# How do Apache Virtual Hosts work?

## ZHQ

I've done a somewhat cursory search on the Gentoo website, google, as well as this subforum and a few books as well, but I still seem to be a bit unclear about Apache's virtual host features. I was wondering if anyone could clarify a few things on my comprehensive understanding of how it all works.

By looking around on my current gentoo setup, I see that you have to enable it in the APACHE2_OPTS setting in the /etc/conf.d/apache2 file. There is -D DEFAULT_VHOST and -D SSL_DEFAULT_VHOST already setup for you. So Question 1: Why are all the subsequent settings in this file commented out? I noticed that CONFIGFILE points to /etc/apache2/httpd.conf and that SERVERROOT is also in httpd.conf. Isn't this the file that contains all the "global" settings or something? What is the relationship between /etc/apache2/httpd.conf and /etc/conf.d/apache2?

The settings of a virtual host are contained in files that have <IfDefine NAME> tags? The DEFAULT_VHOST and SSL_DEFAULT_VHOST are defined in the files 00_default_vhost.conf and 00_default_ssl_vhost.conf, repectively. Um, Question 2: Do these files need to have a specific name format (eg, 00_something or ##_something.conf)? Do they have to be in /etc/apache2/vhosts.d? Actually, even better would be if you could tell me what file or parameter specifies where these definitions are searched for.

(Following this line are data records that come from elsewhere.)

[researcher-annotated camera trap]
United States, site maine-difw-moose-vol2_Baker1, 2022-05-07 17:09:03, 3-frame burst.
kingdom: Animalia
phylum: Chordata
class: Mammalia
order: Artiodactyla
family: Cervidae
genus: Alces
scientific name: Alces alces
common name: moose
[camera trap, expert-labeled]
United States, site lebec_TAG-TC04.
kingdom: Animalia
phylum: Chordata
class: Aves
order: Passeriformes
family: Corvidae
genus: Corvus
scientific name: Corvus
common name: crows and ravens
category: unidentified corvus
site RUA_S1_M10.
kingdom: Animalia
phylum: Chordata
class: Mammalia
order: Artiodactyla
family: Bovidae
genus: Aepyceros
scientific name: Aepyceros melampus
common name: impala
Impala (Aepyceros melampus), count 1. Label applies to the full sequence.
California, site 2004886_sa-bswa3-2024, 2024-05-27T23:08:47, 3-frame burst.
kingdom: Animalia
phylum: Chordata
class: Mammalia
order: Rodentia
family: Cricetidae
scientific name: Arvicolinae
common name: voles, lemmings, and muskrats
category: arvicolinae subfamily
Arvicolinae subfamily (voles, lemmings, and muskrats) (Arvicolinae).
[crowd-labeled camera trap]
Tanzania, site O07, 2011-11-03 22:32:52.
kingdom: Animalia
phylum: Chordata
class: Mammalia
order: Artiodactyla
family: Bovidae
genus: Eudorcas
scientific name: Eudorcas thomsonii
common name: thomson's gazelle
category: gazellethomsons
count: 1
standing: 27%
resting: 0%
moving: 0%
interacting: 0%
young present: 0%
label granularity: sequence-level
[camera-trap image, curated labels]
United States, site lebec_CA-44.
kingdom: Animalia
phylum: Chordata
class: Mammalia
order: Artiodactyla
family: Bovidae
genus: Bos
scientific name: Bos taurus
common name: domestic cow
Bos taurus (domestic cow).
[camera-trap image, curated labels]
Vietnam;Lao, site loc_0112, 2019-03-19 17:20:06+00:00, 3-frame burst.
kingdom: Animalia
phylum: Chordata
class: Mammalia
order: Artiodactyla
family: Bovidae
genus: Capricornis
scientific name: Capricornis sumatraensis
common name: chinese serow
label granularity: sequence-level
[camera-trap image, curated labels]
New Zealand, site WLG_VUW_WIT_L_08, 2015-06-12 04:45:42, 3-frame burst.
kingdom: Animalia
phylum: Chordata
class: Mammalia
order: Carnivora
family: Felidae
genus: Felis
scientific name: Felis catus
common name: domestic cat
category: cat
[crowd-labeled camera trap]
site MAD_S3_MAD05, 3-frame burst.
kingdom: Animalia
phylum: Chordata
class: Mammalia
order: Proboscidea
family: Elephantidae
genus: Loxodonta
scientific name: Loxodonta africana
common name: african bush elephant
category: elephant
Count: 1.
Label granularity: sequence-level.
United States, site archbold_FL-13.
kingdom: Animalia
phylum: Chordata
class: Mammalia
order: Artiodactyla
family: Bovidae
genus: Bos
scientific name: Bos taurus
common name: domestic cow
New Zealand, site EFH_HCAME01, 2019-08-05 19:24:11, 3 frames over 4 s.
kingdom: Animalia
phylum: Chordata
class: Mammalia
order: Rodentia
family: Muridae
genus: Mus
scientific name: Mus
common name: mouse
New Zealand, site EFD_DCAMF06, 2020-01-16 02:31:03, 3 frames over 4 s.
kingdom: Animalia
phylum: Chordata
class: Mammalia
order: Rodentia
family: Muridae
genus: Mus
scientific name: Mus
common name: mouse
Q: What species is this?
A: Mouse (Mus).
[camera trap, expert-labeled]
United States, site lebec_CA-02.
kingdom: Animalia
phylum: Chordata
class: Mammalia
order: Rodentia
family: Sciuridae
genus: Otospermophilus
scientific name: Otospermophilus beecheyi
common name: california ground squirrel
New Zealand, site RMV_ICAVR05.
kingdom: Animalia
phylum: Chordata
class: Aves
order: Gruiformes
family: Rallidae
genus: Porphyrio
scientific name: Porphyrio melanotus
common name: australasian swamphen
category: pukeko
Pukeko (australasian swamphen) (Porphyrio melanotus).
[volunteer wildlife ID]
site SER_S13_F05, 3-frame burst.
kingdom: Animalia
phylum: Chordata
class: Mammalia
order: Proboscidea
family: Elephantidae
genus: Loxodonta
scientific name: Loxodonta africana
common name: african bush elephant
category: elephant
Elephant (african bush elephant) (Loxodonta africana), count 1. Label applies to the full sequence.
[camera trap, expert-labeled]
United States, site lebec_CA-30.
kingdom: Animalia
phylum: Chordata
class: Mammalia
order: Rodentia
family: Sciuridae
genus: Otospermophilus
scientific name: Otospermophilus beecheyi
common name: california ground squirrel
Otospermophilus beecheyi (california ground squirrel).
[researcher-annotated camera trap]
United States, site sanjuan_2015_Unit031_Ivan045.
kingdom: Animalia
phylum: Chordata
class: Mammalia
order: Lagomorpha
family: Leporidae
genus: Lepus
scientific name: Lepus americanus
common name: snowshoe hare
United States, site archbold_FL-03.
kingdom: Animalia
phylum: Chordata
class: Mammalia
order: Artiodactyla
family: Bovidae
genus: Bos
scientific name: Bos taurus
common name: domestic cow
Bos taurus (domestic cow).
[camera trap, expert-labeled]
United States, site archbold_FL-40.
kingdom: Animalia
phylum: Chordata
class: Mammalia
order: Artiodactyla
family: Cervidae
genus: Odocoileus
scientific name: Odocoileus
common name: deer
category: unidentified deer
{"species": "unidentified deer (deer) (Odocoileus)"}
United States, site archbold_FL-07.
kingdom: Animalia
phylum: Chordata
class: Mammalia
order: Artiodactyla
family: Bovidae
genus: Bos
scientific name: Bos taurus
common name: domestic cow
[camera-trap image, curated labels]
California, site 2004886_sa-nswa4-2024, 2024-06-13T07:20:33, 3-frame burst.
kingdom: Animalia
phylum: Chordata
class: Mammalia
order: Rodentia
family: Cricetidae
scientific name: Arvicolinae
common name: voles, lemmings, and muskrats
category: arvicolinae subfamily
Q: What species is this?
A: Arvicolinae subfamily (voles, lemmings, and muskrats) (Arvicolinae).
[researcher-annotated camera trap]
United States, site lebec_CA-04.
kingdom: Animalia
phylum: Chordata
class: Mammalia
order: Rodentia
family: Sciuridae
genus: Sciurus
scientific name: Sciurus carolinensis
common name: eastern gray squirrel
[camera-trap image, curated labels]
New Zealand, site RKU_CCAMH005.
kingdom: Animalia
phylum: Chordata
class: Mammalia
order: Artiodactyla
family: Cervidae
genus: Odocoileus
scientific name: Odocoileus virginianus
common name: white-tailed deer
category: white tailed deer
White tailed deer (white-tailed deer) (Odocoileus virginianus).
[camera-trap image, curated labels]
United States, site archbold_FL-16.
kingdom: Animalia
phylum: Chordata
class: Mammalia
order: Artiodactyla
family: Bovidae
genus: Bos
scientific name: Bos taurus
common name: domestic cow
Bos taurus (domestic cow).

If you look in the same directory as these files (/etc/apache2/vhosts.d), you can see the default_vhost.include file. Question 3: It also seems to contain documentroot and serverroot settings. Do these override the ones in httpd.conf and other places? It seems to ask once again for the same settings that httpd.conf and /etc/conf.d/apache2 ask for. I noticed that it is included from the default vhost configuration file. Is this necessary or just a readibility thing?

Lastly is the question I want most answered. You can have ip based virtual hosting or name based virtual hosting. The name based virtual hosting seems obvious (I think), that you can have www.sub.domain.com and then www.domain.com appear as two completely different websites, but: Question 4: How does ip based virtual hosting allow a user to request one virtual domain over another?

In the above question, I'm really ignorant about how requests from users is intepreted and/or translated into selecting the different virtual hosts.

Thanks in advance for your attention. Sorry about dumping this huge block of text! (And Merry Christmas and Happy New Year!)

----------

## ZHQ

I found this almost immediately after I finished typing this post. Oops.

http://httpd.apache.org/docs/2.2/vhosts/details.html

 :Embarassed: 

----------